È noto come l’attuale elettorato del M5S sia oramai essenzialmente composto da ex-elettori della sinistra. Non è più l’elettorato trasversale del 2013 e del 2018. Ma questo di per sé non semplifica le cose, anzi: è un elettorato che ha alle spalle una profonda rottura con tutto ciò che è stata “sinistra” negli ultimi dieci anni, e non è facile diradare il peso di una diffusa ostilità maturata verso il Pd. La ricucitura non è semplice, ma forse è iniziata, e può e deve essere accelerata, pazientemente. D’altra parte, il Pd deve fare la sua parte: in dieci anni ha subito uno smottamento che ha pochi precedenti nella storia elettorale italiana, un esodo di sei milioni di voti, – un fatto enorme che i nostalgici del partito “riformista” spesso tendono bellamente a rimuovere; il segno di una pesante caduta nella capacità di tenere insieme il blocco sociale che ha sorretto la sinistra nel nostro paese. Rimediare è compito di lunga lena. Anche per questo una strategia di alleanze è oggi senza alternative, ed è illusorio pensare (chiunque lo faccia) che, prima, si debbano modificare i rapporti di forza interni alla futura coalizione.

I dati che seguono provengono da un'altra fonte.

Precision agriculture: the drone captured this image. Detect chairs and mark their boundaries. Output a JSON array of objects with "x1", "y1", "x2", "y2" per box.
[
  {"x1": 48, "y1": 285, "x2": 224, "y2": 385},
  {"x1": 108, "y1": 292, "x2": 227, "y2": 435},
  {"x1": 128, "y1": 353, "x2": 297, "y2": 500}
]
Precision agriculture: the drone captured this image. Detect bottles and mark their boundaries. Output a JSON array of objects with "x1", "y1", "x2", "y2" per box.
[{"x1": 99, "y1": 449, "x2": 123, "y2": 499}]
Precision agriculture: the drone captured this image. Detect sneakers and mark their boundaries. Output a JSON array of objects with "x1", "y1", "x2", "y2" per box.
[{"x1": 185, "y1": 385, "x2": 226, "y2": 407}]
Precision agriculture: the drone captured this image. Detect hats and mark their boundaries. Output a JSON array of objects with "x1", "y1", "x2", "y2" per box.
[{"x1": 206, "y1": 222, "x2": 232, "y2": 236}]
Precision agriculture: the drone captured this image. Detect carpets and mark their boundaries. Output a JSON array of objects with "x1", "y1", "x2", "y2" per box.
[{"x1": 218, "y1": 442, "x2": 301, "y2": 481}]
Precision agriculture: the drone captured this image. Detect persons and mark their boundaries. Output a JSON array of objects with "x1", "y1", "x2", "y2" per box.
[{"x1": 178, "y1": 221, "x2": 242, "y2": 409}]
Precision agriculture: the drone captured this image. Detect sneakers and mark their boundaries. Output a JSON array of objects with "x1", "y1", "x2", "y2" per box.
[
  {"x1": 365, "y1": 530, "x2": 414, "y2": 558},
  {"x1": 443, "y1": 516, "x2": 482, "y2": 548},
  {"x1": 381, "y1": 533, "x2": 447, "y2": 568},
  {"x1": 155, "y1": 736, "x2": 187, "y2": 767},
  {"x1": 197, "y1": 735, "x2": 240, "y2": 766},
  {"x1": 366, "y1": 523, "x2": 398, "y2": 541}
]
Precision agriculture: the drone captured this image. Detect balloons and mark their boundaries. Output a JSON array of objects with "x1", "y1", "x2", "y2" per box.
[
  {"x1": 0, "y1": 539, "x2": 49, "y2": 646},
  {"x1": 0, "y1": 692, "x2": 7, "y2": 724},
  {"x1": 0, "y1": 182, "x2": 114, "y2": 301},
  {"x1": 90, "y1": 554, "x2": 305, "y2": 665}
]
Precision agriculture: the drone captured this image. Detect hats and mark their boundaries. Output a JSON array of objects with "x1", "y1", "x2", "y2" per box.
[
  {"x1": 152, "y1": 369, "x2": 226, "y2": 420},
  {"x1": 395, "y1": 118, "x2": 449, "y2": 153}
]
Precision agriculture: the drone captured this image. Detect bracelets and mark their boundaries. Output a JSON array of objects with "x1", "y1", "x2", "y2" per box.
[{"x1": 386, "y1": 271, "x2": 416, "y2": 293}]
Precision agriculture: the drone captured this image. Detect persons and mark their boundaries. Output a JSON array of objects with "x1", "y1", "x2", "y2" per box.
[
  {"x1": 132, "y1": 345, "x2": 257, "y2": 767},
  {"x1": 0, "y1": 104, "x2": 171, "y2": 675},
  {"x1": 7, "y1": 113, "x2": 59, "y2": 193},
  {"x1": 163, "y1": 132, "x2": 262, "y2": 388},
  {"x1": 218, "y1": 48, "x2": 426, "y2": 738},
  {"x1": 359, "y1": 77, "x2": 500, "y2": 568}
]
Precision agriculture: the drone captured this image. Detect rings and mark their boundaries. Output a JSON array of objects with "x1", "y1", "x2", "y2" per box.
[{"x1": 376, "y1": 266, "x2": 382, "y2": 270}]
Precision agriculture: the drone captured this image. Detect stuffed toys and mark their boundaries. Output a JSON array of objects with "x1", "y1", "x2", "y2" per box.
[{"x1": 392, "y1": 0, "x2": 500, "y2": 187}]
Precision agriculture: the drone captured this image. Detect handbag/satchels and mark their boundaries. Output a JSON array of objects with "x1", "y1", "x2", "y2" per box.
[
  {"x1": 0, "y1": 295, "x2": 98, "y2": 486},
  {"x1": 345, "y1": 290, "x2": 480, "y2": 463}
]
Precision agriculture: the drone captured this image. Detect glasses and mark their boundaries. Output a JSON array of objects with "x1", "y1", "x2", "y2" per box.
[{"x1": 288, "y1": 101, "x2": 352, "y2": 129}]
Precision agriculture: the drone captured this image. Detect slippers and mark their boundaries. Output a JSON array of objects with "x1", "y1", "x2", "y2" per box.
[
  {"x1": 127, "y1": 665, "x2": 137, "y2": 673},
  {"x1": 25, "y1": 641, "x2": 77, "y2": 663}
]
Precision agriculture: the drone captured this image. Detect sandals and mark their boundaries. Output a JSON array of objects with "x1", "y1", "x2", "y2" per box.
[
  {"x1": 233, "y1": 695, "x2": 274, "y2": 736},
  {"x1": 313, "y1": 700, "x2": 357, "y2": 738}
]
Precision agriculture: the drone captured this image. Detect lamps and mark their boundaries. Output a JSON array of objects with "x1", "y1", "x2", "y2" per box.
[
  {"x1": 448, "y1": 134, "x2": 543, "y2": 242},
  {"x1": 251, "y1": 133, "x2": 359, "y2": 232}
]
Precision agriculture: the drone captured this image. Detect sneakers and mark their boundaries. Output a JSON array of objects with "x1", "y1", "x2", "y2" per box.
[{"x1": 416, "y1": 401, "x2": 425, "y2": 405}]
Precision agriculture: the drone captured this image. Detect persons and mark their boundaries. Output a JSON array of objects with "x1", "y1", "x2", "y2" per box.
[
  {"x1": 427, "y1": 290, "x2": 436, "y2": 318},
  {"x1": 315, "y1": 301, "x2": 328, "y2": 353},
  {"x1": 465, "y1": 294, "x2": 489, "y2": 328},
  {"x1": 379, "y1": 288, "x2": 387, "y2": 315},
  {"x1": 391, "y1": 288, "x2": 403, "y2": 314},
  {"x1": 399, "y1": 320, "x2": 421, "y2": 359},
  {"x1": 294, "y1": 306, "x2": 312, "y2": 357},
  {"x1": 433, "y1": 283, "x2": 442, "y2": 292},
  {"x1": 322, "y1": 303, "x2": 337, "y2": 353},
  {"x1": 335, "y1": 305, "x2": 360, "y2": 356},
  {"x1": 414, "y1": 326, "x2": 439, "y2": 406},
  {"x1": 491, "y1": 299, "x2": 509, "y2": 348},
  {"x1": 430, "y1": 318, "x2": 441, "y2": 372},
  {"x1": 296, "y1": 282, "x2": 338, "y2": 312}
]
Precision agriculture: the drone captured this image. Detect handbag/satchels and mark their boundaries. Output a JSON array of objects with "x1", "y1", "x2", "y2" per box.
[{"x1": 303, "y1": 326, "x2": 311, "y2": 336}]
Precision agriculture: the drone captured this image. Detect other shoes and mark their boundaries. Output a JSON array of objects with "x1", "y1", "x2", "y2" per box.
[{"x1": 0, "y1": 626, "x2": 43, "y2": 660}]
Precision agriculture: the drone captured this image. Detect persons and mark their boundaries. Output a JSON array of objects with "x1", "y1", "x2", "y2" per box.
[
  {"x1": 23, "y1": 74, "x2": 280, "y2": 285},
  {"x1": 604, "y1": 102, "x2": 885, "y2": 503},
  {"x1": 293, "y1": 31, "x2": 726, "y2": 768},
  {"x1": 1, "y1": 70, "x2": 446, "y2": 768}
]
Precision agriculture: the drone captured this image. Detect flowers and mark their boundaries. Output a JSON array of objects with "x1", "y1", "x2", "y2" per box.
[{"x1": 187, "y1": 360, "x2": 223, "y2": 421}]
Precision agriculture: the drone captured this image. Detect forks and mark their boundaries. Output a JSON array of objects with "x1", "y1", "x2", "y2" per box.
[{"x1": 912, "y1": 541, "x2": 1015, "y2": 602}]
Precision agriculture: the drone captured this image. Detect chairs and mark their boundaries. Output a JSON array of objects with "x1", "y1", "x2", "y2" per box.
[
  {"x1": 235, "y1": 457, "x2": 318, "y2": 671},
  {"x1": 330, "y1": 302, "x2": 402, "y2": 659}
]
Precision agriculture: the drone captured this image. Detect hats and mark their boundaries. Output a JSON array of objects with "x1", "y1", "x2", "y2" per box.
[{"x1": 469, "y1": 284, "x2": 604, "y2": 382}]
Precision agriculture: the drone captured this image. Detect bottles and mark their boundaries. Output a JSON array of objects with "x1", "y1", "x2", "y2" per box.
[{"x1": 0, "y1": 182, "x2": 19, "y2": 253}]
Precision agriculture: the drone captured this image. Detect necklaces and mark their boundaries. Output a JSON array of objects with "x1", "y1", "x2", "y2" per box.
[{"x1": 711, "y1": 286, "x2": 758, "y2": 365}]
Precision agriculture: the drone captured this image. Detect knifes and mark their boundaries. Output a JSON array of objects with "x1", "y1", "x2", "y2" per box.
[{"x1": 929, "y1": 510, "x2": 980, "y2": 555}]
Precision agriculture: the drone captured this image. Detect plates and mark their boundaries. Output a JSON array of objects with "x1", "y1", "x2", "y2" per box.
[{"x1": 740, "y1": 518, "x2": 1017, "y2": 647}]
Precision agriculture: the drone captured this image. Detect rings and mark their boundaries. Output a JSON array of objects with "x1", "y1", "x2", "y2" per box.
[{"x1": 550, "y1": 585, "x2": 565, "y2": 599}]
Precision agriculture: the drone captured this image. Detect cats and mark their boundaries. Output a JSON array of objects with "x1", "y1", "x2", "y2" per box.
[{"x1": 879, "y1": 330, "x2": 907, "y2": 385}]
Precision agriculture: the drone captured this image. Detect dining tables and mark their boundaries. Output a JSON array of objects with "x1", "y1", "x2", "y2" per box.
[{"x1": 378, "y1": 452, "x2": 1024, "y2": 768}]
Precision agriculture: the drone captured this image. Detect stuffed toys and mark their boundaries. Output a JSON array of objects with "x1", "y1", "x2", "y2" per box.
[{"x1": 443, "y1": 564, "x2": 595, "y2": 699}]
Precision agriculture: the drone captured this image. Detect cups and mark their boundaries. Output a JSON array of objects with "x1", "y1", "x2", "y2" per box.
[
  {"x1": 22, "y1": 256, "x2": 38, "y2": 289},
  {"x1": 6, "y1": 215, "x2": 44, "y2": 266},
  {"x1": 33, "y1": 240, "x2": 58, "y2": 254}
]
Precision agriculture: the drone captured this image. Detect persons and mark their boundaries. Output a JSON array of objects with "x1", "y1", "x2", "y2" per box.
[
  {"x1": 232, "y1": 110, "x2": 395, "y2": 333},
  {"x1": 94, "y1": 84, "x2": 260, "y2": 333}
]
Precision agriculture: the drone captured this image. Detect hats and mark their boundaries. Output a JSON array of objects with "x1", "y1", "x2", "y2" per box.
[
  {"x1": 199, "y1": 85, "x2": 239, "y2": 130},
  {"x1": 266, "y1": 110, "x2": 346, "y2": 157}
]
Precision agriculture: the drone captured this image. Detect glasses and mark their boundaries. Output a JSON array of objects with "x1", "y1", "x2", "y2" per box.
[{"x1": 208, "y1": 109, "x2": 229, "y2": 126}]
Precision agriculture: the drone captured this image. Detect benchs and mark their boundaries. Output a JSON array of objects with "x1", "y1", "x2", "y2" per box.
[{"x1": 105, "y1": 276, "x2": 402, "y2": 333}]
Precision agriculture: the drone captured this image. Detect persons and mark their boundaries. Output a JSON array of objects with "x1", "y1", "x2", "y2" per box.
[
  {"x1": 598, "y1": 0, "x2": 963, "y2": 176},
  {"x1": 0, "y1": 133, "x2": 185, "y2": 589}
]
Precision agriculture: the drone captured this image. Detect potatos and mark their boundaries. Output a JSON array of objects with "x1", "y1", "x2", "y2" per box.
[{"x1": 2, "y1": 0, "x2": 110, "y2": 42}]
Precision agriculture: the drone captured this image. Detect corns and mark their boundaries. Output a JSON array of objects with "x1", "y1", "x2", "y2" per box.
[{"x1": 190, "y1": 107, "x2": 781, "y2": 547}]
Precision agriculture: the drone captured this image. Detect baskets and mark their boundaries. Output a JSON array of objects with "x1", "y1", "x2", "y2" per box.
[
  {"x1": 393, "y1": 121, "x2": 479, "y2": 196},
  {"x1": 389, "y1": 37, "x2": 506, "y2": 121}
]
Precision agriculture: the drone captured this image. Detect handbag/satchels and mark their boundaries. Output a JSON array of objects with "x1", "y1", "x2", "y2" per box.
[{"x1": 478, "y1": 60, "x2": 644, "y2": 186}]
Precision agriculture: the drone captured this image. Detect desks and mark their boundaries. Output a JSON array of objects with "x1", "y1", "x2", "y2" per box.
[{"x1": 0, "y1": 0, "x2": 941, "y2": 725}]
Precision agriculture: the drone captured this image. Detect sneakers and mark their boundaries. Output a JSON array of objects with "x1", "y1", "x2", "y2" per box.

Proprio la debole sovrapposizione rende marginali i possibili travasi di voto: per crescere Pd e M5S devono guardare altrove, non in casa del vicino. Un’alleanza potrà nascere solo su basi di un reciproco riconoscimento, non di una qualche egemonia precostituita, (che peraltro, presumibilmente, nessuno avrà mai i numeri adeguati ad affermare). Come insegnava una vecchia scuola politica, essere “i più unitari” alla fine paga, ed è anche l’unico modo per provare ad esercitare una effettiva capacità di direzione politica.